Le front des « malcontents ».

• La fuite du duc d'Alençon de la cour, où il était quasiment retenu prisonnier, permet la constitution d'un front de « malcontents » : c'est un nouveau programme qui justifie l'engagement militaire, codifié dans une remontrance demandant le libre exercice de la religion réformée, sans restriction de lieu, de temps ou de personnes. Grâce au soutien d'une armée de 20 000 mercenaires allemands commandés par Jean Casimir, fils de l'Électeur palatin, les adversaires d'Henri III obtiennent une manière de capitulation : la paix de Monsieur, avec la promulgation de l'édit de Beaulieu (6 mai 1576), consacre la réhabilitation des victimes de 1572, autorise l'exercice du culte protestant partout dans le royaume, sauf à Paris et dans les résidences royales, concède aux protestants huit places de sûreté et l'institution de chambres mi-parties dans chaque parlement.

La première Ligue et la paix retrouvée.

• La réaction catholique prend immédiatement forme avec la constitution de la première Ligue : est rédigé, à l'initiative du gouverneur de Péronne, un manifeste nobiliaire dont les articles définissent un programme d'exclusivisme catholique, de restitution des droits et privilèges des provinces et villes, de contrôle des états généraux sur la monarchie. Aux états généraux, réunis à Blois (novembre 1576), le roi prend parti pour le rétablissement de l'« unité de foi ». S'ensuit une sixième guerre. Henri III bénéficie alors du ralliement de Damville, et surtout de son propre frère, le duc d'Alençon - devenu duc d'Anjou -, à qui le commandement de l'armée royale est confié.
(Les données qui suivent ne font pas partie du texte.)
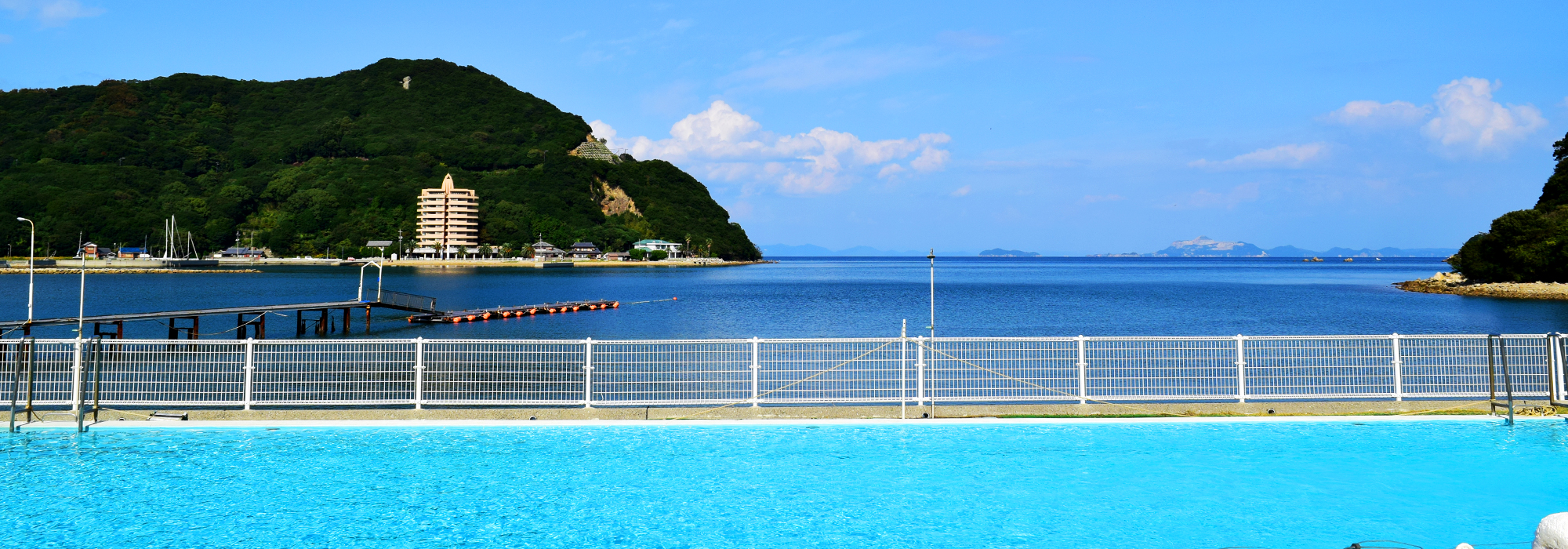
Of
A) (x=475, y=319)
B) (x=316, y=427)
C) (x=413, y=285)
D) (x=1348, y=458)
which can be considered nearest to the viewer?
(x=1348, y=458)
Malgré le succès de la prise de La Charité (1er mai 1577), et en raison de difficultés financières, il doit signer la paix de Bergerac (17 septembre 1577), confirmée par l'édit de Poitiers, qui restreint les avantages accordés par la paix de Beaulieu. Quelque peu modifié par la suite (traité de Nérac, 28 février 1579 ; paix de Fleix, qui met fin à la septième guerre, 26 novembre 1580), ce texte régit la vie du royaume. Puis, dans ce contexte de stabilisation relative, intervient la mort du duc d'Anjou (10 juin 1584) : le plus proche héritier du trône en ligne directe est désormais Henri de Navarre, qui, depuis 1581, a été élevé à la dignité de « protecteur » de tous les protestants du royaume.